• **PROBLEM DESCRIPTION**: Reproduce the rows starting at the line containing "Is the further" and ending at the end of the rows, substituting "from the viewer" for every occurrence of "from the camera" and changing nothing else.

• **RECORDS TO USE**:

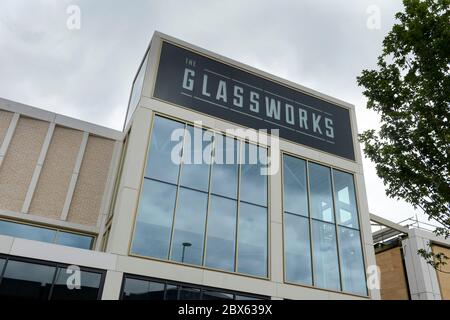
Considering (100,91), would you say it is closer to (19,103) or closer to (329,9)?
(19,103)

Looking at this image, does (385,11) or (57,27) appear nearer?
(385,11)

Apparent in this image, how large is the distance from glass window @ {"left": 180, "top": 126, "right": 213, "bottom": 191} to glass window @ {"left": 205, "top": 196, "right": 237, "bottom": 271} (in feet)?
2.79

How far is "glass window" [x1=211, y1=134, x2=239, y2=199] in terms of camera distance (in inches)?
555

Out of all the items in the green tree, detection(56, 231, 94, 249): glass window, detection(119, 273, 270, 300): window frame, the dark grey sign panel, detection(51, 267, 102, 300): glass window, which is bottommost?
detection(51, 267, 102, 300): glass window

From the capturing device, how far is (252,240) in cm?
1376

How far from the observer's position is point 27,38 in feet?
51.4

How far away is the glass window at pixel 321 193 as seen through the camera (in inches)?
613

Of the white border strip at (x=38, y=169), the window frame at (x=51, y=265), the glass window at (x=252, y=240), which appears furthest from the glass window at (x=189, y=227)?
the white border strip at (x=38, y=169)

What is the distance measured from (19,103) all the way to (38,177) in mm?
3326

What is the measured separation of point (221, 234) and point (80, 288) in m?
4.90

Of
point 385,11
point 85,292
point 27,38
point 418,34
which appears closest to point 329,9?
point 385,11

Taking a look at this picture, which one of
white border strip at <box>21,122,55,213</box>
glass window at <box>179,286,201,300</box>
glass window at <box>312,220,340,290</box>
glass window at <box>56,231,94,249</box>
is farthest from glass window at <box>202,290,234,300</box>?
white border strip at <box>21,122,55,213</box>

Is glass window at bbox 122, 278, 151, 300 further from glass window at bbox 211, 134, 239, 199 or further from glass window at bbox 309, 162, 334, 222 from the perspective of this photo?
glass window at bbox 309, 162, 334, 222

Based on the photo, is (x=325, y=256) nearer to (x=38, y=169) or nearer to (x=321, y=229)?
(x=321, y=229)
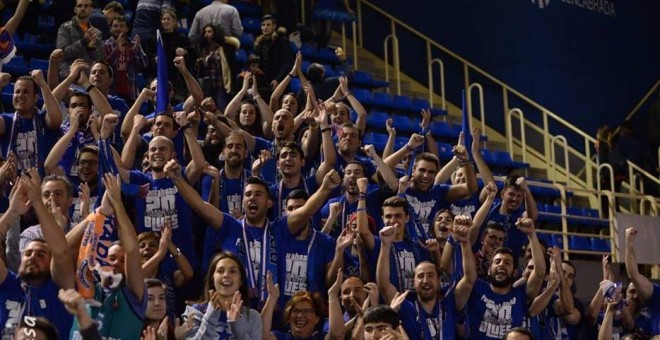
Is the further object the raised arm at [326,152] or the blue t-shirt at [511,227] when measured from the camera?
the blue t-shirt at [511,227]

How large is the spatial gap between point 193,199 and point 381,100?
686cm

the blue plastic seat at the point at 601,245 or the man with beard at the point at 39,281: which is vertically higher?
the blue plastic seat at the point at 601,245

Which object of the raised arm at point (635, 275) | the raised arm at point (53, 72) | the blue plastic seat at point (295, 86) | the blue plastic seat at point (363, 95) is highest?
the blue plastic seat at point (363, 95)

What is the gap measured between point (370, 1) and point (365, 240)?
914 cm

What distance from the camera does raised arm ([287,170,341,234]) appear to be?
9.05 meters

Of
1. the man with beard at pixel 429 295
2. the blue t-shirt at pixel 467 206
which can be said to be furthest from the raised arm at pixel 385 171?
the man with beard at pixel 429 295

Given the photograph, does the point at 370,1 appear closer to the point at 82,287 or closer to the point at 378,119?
the point at 378,119

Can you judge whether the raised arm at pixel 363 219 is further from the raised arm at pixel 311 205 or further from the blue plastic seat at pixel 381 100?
the blue plastic seat at pixel 381 100

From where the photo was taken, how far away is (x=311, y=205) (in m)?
9.12

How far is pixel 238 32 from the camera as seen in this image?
13625 millimetres

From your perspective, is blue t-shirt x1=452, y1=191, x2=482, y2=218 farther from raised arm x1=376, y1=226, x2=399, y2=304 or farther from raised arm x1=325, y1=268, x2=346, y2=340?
raised arm x1=325, y1=268, x2=346, y2=340

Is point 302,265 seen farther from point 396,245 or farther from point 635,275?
point 635,275

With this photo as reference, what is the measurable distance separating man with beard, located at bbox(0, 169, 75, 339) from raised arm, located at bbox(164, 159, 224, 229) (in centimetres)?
143

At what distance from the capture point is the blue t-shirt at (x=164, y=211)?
918 cm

• **THE COMPLETED TASK**:
Is the further object the raised arm at [326,152] or the blue t-shirt at [511,227] when measured from the viewer?
the blue t-shirt at [511,227]

How large is the spatial gap between point 193,199 and point 381,100?
686cm

the blue plastic seat at the point at 601,245 or the man with beard at the point at 39,281: which is vertically higher?
the blue plastic seat at the point at 601,245

Which object of the raised arm at point (635, 275) | the raised arm at point (53, 72) | the blue plastic seat at point (295, 86) | the blue plastic seat at point (363, 95) is highest?
the blue plastic seat at point (363, 95)

What is the gap measured between point (370, 1) and point (365, 240)?
914 cm

What distance from the viewer does raised arm ([287,170,341,234]) appear to be?
9.05 meters

Of
1. the man with beard at pixel 429 295
2. the blue t-shirt at pixel 467 206
which can be said to be furthest from the raised arm at pixel 385 171?
the man with beard at pixel 429 295

Given the photograph, does the point at 370,1 appear closer to the point at 82,287 or closer to the point at 378,119?
the point at 378,119

Can you judge whether the raised arm at pixel 363 219 is further from the raised arm at pixel 311 205 or further from the blue plastic seat at pixel 381 100?
the blue plastic seat at pixel 381 100

From where the photo was taken, how far away is (x=311, y=205) (in m)?
9.12

How far is pixel 238 32 from the viewer as seen in this image?
13625 millimetres

From your perspective, is blue t-shirt x1=452, y1=191, x2=482, y2=218 farther from raised arm x1=376, y1=226, x2=399, y2=304 or farther from raised arm x1=325, y1=268, x2=346, y2=340?
raised arm x1=325, y1=268, x2=346, y2=340

Is point 302,265 seen farther from point 396,245 or farther from point 635,275?
point 635,275

With this photo as reference, what is the measurable distance separating man with beard, located at bbox(0, 169, 75, 339) from raised arm, located at bbox(164, 159, 224, 229) (in centimetres)?
143

At what distance from the capture point is the blue t-shirt at (x=164, y=211)?
918 cm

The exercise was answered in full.